Comuni e Patriziati hanno raccolto le esigenze degli abitanti, le hanno conciliate con quelle del Cantone e della Confederazione e, così facendo, hanno interpretato il miglior Parco possibile per il loro territorio". È con queste parole che i sindaci degli otto comuni partecipanti hanno presentato il progetto del Parco Nazionale del Locarnese. "Ora la palla passa alla popolazione - sostiene Tiziana Zaninelli, la presidente del Consiglio del candidato Parco - che potrà contribuire al risultato finale con ulteriori proposte di miglioramento prima della votazione che si svolgerà l’anno prossimo". Alle urne saranno chiamati i cittadini degli otto comuni coinvolti (Ascona, Bosco Gurin, Brissago, Centovalli, Losone, Onsernone, Ronco s/Ascona e Terre di Pedemonte) in questa bellissima iniziativa che interessa il territorio dal lago alle Alpi, passando per le valli. Il progetto, come affermato dalla presidente Zaninelli, è stato elaborato tenendo conto delle esigenze dei comuni, dei patriziati e dei cittadini organizzati in associazioni. A partire da martedì prossimo 10 ottobre verranno organizzate 11 serate (per luoghi e date si consulti il sito del Parco) a cui i singoli cittadini potranno partecipare per chiarire eventuali perplessità e proporre miglioramenti al progetto. È dunque questo il momento giusto per prepararsi ad esprimere l’anno prossimo un voto razionale su questa importante tematica, che per regioni blasonate come Ascona rappresenta un’opportunità di rilancio turistico, ma per altre periferiche "è l’ultimo treno per salvare la valle, che anche come semplici cittadini non possiamo perdere", parola di un onsernonese doc come Vasco Gamboni.

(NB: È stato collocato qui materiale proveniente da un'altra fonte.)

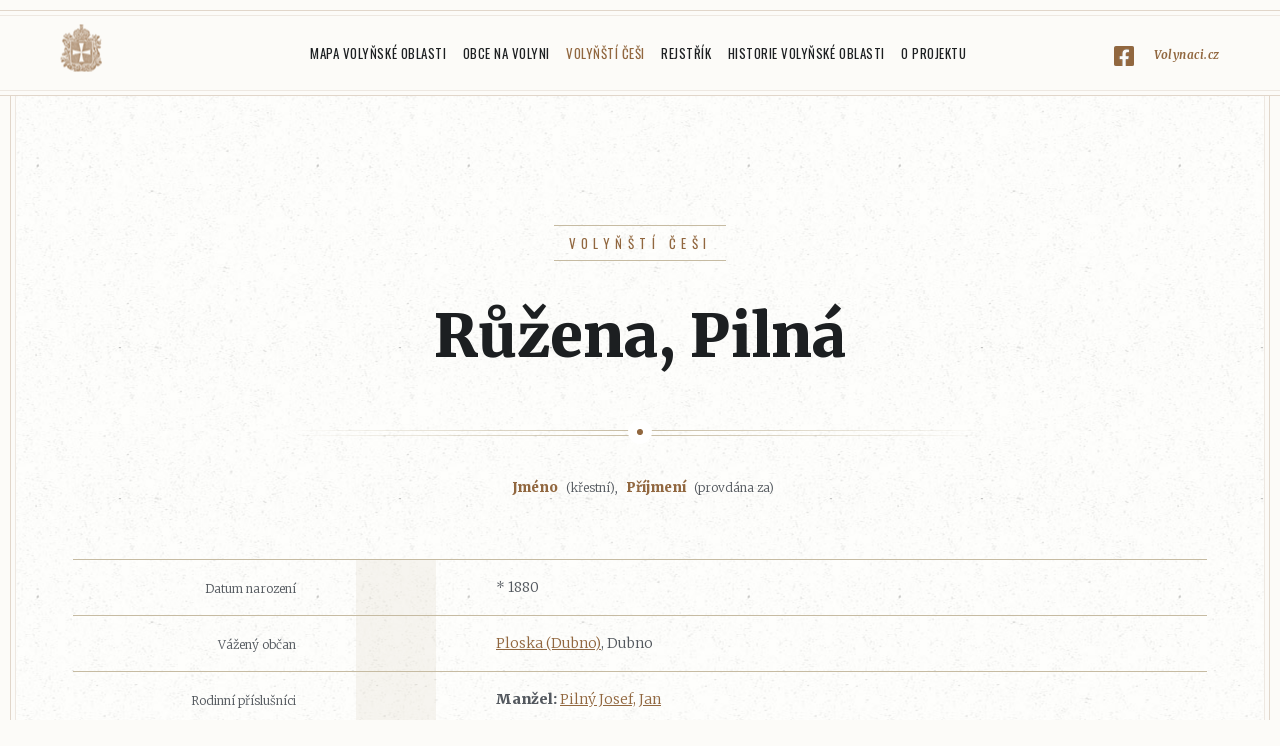

--- FILE ---
content_type: text/html; charset=utf-8
request_url: https://www.volynaci.cz/volynsti-cesi/22826/
body_size: 2145
content:
<!DOCTYPE html>
<html lang="cs">

<head>
    <meta charset="utf-8">
    <meta http-equiv="X-UA-Compatible" content="IE=edge">
    <meta name="viewport" content="width=device-width, initial-scale=1">
    <meta name="description" content="">
    <meta name="author" content="">

    <link rel="apple-touch-icon" sizes="180x180" href="/images/apple-touch-icon.png">
    <link rel="icon" type="image/png" sizes="32x32" href="/images/favicon-32x32.png">
    <link rel="icon" type="image/png" sizes="16x16" href="/images/favicon-16x16.png">
    <link rel="manifest" href="/images/site.webmanifest">
    <link rel="mask-icon" href="/images/safari-pinned-tab.svg" color="#5bbad5">
    <link rel="shortcut icon" href="/images/favicon.ico">
    <meta name="msapplication-TileColor" content="#ffffff">
    <meta name="msapplication-config" content="/images/browserconfig.xml">
    <meta name="theme-color" content="#ffffff">

    <title>Růžena, Pilná</title>

    <link rel="stylesheet" href="https://cdn.jsdelivr.net/gh/fancyapps/fancybox@3.5.2/dist/jquery.fancybox.min.css">
    <link href="/css/screen.css?1767574183" id="theme" rel="stylesheet">
    
    <!-- Global site tag (gtag.js) - Google Analytics -->
    <script async src="https://www.googletagmanager.com/gtag/js?id=UA-5826185-95"></script>
    <script>
        window.dataLayer = window.dataLayer || [];
        function gtag(){dataLayer.push(arguments);}
        gtag('js', new Date());

        gtag('config', 'UA-5826185-95');
    </script>
</head>

<body class="">
    <div class="pageWrap">

        <header class="pageHeader">
            <a class="pageHeader__logo" href="/">Volyňáci.cz</a>
                <input type="checkbox" id="mainmenu-switch" class="pageHeader__menu-control">
                <ul class="mainMenu">
                        <li class="mainMenu__item mainMenu__item--homepage">
                            <a href="/" class="mainMenu__link">Hlavní stránka</a>
                        </li>
                        <li class="mainMenu__item">
                            <a href="/mapa-volynske-oblasti/" class="mainMenu__link">Mapa Volyňské oblasti</a>
                        </li>
                        <li class="mainMenu__item">
                            <a href="/obce-na-volyni/" class="mainMenu__link">Obce na Volyni</a>
                        </li>
                        <li class="mainMenu__item">
                            <a href="/volynsti-cesi/" class="mainMenu__link--active mainMenu__link">Volyňští Češi</a>
                        </li>
                        <li class="mainMenu__item">
                            <a href="/register/" class="mainMenu__link">Rejstřík</a>
                        </li>
                        <li class="mainMenu__item">
                            <a href="/historie-volynske-oblasti/" class="mainMenu__link">Historie Volyňské oblasti</a>
                        </li>
                        <li class="mainMenu__item">
                            <a href="/o-projektu/" class="mainMenu__link">O projektu</a>
                        </li>
                    <li class="mainMenu__item">
                    </li>
                    <li class="mainMenu__item mainMenu__item--facebook">
                        <a href="https://www.facebook.com/Volynaci.cz/" target="_blank">Volynaci.cz</a>
                    </li>
                </ul>
                <label for="mainmenu-switch" class="pageHeader__menu-switch"><span></span><div>Menu</div></label>
        </header>


<article class="page person-detail">
    
<header class="page__head">
    <h1 class="page__head__title">
        <small class="page__head__subtitle">
            <a href="/volynsti-cesi/">Volyňští Češi</a>
        </small>
        <div>Růžena, Pilná</div>
    </h1>

    <div class="hr"><span class="hr__dot"></span></div>
</header>
    <div class="person-detail__name-context">
        <strong>Jméno</strong> (křestní), <strong>Příjmení</strong> (provdána za)
    </div>



    <table class="person-detail__table table">
        
        <tr>
            <th>Datum narození</th>
            <td class="icon"></td>
            <td>* 1880</td>
        </tr>

        

        

        
        

<tr>
    <th>Vážený občan</th>
    <td class="icon"></td>
    <td>
            <a href="/obec/433/">Ploska (Dubno)</a>, Dubno
    </td>
</tr>



                        <tr>
                <th>Rodinní příslušníci</th>
                <td class="icon"></td>
                <td>
                        <div>
                            <strong>Manžel:</strong> <a href="/volynsti-cesi/18174/">Pilný Josef, Jan</a>
                        </div>
                </td>
            </tr>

Come da molti anni avviene in Ticino, ma siamo purtroppo in buona compagnia, molti cittadini esprimono un voto di pancia senza ponderare attentamente i pro e i contro delle proposte e si fanno condizionare da paure espresse con demagogia dai contrari a qualsiasi forma di cambiamento. In questo momento non si tratta di essere favorevoli o contrari al Parco, ma di informarsi per non cadere nella trappola di chi racconta fandonie per difendere interessi di parte. Come chi sostiene che i proprietari di rustici sarebbero penalizzati o chi vuol far credere che sarebbe la fine per i cacciatori. Il modello di parco in consultazione prevede, a questo proposito, vincoli molto limitati, con la possibilità di far convivere la valorizzazione dell’ambiente e il turismo salvaguardando comunque l’attività venatoria.
Il progetto proposto ha il pregio di non essere rigido, di essere ulteriormente adattabile e di essere adeguato al territorio essendo stato studiato da gente del luogo. Chi teme che il Parco preveda eccessivi divieti, partecipando alle serate potrà rendersi conto come siano invece state previste deroghe ed eccezioni studiate per andare incontro alle necessità degli abitanti e, se lo riterrà necessario, potrà suggerire cambiamenti per migliorare il progetto.